-- EXERCISE INPUT --
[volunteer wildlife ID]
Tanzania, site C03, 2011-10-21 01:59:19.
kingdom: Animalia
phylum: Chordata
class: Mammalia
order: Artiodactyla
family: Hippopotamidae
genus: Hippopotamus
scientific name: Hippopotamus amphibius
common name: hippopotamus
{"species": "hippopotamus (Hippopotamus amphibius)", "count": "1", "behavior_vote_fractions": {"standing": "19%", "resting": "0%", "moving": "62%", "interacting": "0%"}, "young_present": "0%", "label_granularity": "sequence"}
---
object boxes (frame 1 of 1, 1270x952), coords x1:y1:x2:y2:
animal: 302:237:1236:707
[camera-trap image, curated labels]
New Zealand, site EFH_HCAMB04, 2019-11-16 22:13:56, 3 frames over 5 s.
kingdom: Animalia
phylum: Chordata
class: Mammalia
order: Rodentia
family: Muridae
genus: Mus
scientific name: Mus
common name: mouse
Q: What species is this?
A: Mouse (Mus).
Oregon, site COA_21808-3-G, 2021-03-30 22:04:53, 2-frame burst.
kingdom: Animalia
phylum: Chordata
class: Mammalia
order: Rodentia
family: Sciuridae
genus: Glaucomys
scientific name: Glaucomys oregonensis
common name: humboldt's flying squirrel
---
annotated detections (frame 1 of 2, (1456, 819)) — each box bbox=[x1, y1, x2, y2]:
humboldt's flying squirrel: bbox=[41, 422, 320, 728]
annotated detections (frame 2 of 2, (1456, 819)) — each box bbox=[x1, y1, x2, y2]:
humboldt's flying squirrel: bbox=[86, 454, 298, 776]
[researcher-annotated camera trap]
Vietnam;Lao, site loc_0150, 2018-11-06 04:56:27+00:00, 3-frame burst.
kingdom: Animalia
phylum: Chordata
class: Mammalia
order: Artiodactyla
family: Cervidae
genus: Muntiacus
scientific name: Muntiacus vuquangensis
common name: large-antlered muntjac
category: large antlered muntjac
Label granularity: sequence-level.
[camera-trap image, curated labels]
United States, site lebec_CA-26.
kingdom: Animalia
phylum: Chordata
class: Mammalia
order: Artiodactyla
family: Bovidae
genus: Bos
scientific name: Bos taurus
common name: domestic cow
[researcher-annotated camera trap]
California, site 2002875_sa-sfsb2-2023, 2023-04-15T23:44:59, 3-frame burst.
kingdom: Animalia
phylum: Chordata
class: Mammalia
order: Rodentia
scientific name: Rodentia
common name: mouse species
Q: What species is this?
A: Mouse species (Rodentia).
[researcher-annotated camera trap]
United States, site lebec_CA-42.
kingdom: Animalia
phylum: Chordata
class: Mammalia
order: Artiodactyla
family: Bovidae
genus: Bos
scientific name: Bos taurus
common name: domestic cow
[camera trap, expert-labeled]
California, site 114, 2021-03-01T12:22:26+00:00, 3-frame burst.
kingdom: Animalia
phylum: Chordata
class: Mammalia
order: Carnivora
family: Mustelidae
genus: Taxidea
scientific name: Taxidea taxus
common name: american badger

-- DIRECTIONS FOR THIS TASK --
The records above should be restated word for word, please.

-- SOLUTION BELOW --
[volunteer wildlife ID]
Tanzania, site C03, 2011-10-21 01:59:19.
kingdom: Animalia
phylum: Chordata
class: Mammalia
order: Artiodactyla
family: Hippopotamidae
genus: Hippopotamus
scientific name: Hippopotamus amphibius
common name: hippopotamus
{"species": "hippopotamus (Hippopotamus amphibius)", "count": "1", "behavior_vote_fractions": {"standing": "19%", "resting": "0%", "moving": "62%", "interacting": "0%"}, "young_present": "0%", "label_granularity": "sequence"}
---
object boxes (frame 1 of 1, 1270x952), coords x1:y1:x2:y2:
animal: 302:237:1236:707
[camera-trap image, curated labels]
New Zealand, site EFH_HCAMB04, 2019-11-16 22:13:56, 3 frames over 5 s.
kingdom: Animalia
phylum: Chordata
class: Mammalia
order: Rodentia
family: Muridae
genus: Mus
scientific name: Mus
common name: mouse
Q: What species is this?
A: Mouse (Mus).
Oregon, site COA_21808-3-G, 2021-03-30 22:04:53, 2-frame burst.
kingdom: Animalia
phylum: Chordata
class: Mammalia
order: Rodentia
family: Sciuridae
genus: Glaucomys
scientific name: Glaucomys oregonensis
common name: humboldt's flying squirrel
---
annotated detections (frame 1 of 2, (1456, 819)) — each box bbox=[x1, y1, x2, y2]:
humboldt's flying squirrel: bbox=[41, 422, 320, 728]
annotated detections (frame 2 of 2, (1456, 819)) — each box bbox=[x1, y1, x2, y2]:
humboldt's flying squirrel: bbox=[86, 454, 298, 776]
[researcher-annotated camera trap]
Vietnam;Lao, site loc_0150, 2018-11-06 04:56:27+00:00, 3-frame burst.
kingdom: Animalia
phylum: Chordata
class: Mammalia
order: Artiodactyla
family: Cervidae
genus: Muntiacus
scientific name: Muntiacus vuquangensis
common name: large-antlered muntjac
category: large antlered muntjac
Label granularity: sequence-level.
[camera-trap image, curated labels]
United States, site lebec_CA-26.
kingdom: Animalia
phylum: Chordata
class: Mammalia
order: Artiodactyla
family: Bovidae
genus: Bos
scientific name: Bos taurus
common name: domestic cow
[researcher-annotated camera trap]
California, site 2002875_sa-sfsb2-2023, 2023-04-15T23:44:59, 3-frame burst.
kingdom: Animalia
phylum: Chordata
class: Mammalia
order: Rodentia
scientific name: Rodentia
common name: mouse species
Q: What species is this?
A: Mouse species (Rodentia).
[researcher-annotated camera trap]
United States, site lebec_CA-42.
kingdom: Animalia
phylum: Chordata
class: Mammalia
order: Artiodactyla
family: Bovidae
genus: Bos
scientific name: Bos taurus
common name: domestic cow
[camera trap, expert-labeled]
California, site 114, 2021-03-01T12:22:26+00:00, 3-frame burst.
kingdom: Animalia
phylum: Chordata
class: Mammalia
order: Carnivora
family: Mustelidae
genus: Taxidea
scientific name: Taxidea taxus
common name: american badger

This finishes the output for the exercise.